I am using the following code to scrape the website. The following which I tried works fine for a page in the website. Now I want to scrape several such pages for which I am looping the URL as shown below.
from bs4 import BeautifulSoup
import urllib2
import csv
import re
number = 2500
for i in xrange(2500,7000):
page = urllib2.urlopen("http://bvet.bytix.com/plus/trainer/default.aspx?id={}".format(i))
soup = BeautifulSoup(page.read())
for eachuniversity in soup.findAll('fieldset',{'id':'ctl00_step2'}):
print re.sub(r'\s+',' ',','.join(eachuniversity.findAll(text=True)).encode('utf-8'))
print '\n'
number = number + 1
The following is the normal code without loop
from bs4 import BeautifulSoup
import urllib2
import csv
import re
page = urllib2.urlopen("http://bvet.bytix.com/plus/trainer/default.aspx?id=4591")
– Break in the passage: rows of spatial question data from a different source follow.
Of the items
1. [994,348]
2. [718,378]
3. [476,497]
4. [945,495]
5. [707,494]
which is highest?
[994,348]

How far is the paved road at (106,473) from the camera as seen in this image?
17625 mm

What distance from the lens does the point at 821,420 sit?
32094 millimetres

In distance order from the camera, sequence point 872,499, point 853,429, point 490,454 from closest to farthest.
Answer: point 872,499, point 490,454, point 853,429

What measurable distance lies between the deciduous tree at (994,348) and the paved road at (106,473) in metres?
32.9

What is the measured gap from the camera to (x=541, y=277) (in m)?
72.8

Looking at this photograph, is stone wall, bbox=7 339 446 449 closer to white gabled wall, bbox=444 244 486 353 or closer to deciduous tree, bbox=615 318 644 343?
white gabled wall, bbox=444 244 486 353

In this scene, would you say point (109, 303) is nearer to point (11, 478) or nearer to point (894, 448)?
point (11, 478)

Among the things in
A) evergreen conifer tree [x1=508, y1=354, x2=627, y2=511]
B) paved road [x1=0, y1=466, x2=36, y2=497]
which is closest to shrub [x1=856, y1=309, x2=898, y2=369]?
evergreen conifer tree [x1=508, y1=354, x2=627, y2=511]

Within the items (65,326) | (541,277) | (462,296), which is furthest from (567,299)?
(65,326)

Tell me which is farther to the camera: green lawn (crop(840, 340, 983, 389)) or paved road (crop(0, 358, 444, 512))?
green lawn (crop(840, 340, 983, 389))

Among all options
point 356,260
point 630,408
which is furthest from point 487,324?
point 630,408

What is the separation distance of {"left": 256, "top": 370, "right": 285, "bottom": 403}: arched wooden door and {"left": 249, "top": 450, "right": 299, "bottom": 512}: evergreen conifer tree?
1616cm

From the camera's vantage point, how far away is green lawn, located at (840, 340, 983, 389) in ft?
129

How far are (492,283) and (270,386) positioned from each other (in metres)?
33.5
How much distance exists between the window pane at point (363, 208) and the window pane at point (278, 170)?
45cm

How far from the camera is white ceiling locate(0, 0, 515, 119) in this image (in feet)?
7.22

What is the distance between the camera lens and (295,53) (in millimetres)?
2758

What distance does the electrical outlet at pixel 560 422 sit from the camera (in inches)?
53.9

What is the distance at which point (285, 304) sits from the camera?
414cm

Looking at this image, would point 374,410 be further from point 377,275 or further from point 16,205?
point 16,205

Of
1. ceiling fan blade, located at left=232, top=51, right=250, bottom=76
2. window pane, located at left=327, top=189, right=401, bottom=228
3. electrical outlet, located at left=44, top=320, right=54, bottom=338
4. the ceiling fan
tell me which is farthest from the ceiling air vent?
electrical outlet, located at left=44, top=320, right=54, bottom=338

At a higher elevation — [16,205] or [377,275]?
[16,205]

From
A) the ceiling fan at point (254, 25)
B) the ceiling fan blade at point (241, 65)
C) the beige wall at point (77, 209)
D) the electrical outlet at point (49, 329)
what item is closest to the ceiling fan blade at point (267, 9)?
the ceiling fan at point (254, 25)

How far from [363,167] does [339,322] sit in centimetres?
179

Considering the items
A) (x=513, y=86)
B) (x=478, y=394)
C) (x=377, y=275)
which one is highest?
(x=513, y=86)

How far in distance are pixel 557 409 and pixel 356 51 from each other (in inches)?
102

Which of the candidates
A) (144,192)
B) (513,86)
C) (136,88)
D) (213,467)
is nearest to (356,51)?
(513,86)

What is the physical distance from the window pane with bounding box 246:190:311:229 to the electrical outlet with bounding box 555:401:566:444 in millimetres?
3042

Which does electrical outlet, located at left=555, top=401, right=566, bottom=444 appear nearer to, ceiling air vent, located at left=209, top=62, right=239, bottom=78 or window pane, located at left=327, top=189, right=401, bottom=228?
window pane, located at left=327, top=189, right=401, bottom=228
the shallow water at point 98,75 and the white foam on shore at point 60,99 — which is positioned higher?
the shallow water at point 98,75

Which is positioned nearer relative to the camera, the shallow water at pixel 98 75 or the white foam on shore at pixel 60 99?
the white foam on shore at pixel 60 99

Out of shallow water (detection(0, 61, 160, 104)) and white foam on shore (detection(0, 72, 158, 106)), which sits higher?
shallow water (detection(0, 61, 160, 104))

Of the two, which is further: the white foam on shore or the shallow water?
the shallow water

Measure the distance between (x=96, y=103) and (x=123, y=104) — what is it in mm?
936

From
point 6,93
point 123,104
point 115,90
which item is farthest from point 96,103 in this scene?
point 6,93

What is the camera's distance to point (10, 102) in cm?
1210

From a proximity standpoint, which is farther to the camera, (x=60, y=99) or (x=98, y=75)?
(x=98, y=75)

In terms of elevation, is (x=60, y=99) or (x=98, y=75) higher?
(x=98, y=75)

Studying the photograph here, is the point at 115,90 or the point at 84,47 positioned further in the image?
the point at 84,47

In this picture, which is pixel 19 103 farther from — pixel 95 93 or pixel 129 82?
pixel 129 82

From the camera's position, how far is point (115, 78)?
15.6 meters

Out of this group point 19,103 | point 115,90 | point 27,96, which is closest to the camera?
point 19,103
soup = BeautifulSoup(page.read())
for eachuniversity in soup.findAll('fieldset',{'id':'ctl00_step2'}):
print re.sub(r'\s+',' ',''.join(eachuniversity.findAll(text=True)).encode('utf-8'))
I am looping the id value in the URL from 2500 to 7000. But there are many id's for which there is no value. So there are no such pages. How do I skip those pages and scrape data only when there exists data for given id.